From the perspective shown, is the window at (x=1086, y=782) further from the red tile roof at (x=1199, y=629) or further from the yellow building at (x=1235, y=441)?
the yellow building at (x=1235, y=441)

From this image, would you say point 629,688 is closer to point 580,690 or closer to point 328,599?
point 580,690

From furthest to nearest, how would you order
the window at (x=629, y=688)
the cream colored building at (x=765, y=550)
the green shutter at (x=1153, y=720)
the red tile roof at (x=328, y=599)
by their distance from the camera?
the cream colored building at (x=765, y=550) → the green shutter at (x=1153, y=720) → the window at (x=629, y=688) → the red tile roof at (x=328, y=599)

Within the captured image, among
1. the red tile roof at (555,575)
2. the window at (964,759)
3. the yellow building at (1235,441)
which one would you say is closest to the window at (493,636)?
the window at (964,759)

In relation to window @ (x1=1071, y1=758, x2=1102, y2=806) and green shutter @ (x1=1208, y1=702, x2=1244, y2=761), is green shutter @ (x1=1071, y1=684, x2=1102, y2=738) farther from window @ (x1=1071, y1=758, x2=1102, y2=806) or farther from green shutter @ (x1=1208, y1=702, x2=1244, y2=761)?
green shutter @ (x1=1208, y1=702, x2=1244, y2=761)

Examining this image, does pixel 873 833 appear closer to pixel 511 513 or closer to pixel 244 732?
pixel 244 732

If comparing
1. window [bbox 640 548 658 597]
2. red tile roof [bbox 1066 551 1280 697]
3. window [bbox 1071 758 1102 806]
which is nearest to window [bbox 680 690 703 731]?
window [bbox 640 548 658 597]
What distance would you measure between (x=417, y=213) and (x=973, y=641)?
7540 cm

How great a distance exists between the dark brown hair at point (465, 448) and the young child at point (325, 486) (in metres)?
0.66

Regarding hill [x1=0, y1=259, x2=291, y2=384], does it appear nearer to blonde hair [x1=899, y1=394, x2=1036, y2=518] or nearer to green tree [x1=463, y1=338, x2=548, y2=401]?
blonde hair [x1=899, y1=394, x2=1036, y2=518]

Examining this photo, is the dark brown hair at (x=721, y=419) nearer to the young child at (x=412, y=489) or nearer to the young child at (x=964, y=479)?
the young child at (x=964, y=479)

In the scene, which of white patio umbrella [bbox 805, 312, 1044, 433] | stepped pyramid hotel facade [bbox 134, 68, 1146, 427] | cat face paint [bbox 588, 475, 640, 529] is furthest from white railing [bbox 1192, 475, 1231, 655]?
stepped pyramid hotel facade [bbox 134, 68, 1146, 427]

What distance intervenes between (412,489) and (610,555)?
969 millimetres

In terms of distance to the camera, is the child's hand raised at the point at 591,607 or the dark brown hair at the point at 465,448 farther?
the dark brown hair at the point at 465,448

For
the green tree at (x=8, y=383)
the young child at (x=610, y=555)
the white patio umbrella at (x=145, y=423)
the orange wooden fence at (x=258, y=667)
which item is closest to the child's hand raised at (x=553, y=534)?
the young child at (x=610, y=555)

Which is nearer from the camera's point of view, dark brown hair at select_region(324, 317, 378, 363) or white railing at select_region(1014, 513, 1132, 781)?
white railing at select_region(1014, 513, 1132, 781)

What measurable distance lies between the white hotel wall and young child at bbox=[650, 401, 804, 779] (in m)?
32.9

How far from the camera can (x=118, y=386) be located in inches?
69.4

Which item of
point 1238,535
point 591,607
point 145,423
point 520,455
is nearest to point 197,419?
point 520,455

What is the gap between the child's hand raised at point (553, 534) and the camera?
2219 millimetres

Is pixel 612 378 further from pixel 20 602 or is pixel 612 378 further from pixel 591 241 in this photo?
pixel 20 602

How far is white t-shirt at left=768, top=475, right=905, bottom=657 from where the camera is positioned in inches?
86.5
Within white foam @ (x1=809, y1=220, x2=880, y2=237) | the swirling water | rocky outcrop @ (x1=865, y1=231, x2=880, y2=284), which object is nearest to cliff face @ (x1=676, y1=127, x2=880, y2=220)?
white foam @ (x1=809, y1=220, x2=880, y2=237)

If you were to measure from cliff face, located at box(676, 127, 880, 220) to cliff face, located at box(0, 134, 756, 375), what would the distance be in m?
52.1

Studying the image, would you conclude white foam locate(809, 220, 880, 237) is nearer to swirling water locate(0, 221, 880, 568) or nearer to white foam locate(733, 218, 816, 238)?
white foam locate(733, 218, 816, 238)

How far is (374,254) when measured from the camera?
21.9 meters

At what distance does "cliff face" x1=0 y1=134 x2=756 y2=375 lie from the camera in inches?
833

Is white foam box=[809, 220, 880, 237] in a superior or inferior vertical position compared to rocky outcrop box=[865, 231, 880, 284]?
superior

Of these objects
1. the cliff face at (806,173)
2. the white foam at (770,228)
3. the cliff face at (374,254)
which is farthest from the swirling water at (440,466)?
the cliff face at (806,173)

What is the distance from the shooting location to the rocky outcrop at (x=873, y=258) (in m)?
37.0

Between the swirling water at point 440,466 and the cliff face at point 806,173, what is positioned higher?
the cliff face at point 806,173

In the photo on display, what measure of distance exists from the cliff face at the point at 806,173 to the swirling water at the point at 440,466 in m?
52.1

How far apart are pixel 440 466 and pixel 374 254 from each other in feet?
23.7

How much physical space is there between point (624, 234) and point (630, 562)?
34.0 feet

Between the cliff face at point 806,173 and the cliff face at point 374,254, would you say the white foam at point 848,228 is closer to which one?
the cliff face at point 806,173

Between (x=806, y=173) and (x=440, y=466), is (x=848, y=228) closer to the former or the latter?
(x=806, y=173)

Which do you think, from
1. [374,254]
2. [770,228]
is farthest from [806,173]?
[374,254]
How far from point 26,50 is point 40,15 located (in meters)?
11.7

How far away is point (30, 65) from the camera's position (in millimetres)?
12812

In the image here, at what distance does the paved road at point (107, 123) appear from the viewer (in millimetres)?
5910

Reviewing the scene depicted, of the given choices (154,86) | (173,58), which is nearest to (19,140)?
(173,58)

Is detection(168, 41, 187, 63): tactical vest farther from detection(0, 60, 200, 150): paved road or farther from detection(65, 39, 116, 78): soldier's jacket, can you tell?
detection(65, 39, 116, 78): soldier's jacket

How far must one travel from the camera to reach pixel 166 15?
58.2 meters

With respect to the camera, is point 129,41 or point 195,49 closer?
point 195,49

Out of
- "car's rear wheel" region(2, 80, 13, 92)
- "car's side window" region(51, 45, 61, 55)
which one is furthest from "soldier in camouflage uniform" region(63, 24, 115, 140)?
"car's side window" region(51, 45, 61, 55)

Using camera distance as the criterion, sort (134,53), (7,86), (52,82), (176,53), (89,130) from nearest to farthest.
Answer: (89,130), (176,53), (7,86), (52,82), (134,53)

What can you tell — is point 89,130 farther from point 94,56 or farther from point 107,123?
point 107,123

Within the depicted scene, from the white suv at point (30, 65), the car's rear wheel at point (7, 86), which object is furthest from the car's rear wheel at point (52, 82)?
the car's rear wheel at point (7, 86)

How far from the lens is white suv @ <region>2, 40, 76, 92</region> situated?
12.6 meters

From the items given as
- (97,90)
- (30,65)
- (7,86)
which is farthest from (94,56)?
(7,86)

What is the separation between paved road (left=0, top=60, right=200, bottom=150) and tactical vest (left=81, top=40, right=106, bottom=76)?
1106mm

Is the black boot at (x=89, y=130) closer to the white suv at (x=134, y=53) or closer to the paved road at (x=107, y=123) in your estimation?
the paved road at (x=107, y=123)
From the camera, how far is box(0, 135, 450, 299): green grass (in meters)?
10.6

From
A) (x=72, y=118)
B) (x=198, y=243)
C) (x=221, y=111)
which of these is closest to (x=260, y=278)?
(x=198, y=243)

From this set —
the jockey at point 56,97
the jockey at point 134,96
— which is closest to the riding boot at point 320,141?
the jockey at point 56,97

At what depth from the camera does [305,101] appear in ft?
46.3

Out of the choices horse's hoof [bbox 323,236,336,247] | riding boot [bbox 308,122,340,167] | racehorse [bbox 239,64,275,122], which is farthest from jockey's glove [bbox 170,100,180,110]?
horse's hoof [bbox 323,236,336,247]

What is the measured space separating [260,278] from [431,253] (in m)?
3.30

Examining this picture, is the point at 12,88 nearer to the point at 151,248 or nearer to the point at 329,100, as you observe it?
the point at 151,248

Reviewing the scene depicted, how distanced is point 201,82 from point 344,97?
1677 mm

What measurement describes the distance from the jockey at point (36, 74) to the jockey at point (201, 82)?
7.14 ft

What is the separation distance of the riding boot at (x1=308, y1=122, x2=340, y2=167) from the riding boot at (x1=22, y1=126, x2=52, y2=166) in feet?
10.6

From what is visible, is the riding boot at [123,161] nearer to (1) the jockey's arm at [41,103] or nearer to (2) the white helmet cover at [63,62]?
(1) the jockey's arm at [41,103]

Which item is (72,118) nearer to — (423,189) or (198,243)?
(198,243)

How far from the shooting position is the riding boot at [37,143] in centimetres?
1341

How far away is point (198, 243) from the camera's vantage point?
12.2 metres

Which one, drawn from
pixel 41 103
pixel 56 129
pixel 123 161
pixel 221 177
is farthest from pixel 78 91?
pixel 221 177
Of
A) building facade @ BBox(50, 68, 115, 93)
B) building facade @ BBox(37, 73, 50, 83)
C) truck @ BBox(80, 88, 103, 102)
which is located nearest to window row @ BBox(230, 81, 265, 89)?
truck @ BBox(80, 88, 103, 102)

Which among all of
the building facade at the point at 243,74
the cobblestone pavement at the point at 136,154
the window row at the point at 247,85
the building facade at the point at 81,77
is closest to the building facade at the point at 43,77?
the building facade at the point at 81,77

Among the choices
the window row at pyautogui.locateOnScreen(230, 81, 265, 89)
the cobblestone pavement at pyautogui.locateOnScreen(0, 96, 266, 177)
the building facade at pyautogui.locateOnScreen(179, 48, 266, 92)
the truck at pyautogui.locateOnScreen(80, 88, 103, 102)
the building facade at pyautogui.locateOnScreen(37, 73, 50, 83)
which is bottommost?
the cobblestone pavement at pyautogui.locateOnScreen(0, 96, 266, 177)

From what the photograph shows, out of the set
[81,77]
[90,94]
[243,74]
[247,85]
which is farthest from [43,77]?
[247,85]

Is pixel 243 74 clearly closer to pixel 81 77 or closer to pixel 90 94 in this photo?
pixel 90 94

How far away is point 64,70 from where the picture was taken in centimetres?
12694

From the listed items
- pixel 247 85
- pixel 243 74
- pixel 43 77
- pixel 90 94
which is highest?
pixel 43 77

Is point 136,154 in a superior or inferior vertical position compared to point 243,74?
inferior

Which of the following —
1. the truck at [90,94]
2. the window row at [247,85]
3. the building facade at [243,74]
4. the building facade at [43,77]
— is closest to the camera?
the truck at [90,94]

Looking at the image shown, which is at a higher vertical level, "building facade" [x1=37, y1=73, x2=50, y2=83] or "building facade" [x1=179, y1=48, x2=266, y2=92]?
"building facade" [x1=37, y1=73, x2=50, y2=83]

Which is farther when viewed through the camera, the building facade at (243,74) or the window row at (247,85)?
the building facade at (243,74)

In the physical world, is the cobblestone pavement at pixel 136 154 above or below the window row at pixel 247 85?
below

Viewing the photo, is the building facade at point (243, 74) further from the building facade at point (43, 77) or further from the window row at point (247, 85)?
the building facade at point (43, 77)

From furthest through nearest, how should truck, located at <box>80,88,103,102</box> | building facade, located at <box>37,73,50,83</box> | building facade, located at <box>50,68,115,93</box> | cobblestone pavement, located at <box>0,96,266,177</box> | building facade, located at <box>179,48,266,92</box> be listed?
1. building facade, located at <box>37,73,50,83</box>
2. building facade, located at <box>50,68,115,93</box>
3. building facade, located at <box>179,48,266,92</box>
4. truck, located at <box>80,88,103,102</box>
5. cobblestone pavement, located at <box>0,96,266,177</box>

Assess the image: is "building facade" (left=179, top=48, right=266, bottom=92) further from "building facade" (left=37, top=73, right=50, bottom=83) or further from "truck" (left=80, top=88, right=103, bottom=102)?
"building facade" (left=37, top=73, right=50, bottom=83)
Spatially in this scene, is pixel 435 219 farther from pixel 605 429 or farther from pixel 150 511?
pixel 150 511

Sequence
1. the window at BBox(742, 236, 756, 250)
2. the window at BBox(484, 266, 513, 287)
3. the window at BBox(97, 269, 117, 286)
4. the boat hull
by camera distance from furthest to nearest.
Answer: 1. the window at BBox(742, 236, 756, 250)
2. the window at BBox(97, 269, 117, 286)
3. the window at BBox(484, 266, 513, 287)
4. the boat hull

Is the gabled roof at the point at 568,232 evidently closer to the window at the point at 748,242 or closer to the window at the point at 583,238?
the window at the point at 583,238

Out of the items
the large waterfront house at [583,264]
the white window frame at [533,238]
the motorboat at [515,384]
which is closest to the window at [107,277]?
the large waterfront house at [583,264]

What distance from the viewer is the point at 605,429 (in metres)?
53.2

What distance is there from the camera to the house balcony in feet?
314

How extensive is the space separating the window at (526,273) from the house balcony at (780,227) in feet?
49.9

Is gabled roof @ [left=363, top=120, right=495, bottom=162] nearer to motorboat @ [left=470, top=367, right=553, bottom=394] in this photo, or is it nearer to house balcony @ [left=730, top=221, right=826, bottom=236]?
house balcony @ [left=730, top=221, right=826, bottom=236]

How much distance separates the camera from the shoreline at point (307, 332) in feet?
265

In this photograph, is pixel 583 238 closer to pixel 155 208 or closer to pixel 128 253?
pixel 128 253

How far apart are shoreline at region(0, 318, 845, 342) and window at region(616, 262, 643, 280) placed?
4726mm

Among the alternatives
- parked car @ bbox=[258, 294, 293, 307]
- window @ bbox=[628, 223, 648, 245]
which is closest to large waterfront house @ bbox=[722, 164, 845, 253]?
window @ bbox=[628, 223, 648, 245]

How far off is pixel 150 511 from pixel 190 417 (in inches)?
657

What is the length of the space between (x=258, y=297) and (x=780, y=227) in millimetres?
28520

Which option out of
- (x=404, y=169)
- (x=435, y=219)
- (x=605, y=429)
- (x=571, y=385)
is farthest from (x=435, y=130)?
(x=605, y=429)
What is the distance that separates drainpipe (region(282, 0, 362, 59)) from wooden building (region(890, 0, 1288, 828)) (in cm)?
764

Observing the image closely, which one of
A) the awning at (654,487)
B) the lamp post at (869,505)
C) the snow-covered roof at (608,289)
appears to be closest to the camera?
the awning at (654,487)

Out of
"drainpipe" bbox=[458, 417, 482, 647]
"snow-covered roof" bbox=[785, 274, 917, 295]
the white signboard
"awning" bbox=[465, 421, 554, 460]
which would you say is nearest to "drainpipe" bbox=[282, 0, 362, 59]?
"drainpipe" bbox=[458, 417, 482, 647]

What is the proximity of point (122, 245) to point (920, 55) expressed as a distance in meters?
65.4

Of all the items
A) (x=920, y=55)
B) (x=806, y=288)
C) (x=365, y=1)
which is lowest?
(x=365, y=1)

--------

__EXERCISE INSTRUCTIONS__. Copy out the data without alteration, starting with the line that contains "Which option out of" and continuing through the final line of the data, with both ends included.

__ANSWER TO THIS EXERCISE__.
Which option out of
- (x=404, y=169)
- (x=435, y=219)
- (x=605, y=429)
- (x=571, y=385)
is farthest from (x=435, y=130)?
(x=605, y=429)
What is the distance that separates drainpipe (region(282, 0, 362, 59)) from wooden building (region(890, 0, 1288, 828)) (in cm)?
764

Observing the image closely, which one of
A) the awning at (654,487)
B) the lamp post at (869,505)
C) the snow-covered roof at (608,289)
appears to be closest to the camera?
the awning at (654,487)

Out of
"drainpipe" bbox=[458, 417, 482, 647]
"snow-covered roof" bbox=[785, 274, 917, 295]
the white signboard
"awning" bbox=[465, 421, 554, 460]
which would you say is nearest to "drainpipe" bbox=[282, 0, 362, 59]?
"drainpipe" bbox=[458, 417, 482, 647]

What is the proximity of point (122, 245) to point (920, 55) expressed as a distance in meters?
65.4

Of all the items
A) (x=920, y=55)
B) (x=806, y=288)
C) (x=365, y=1)
which is lowest?
(x=365, y=1)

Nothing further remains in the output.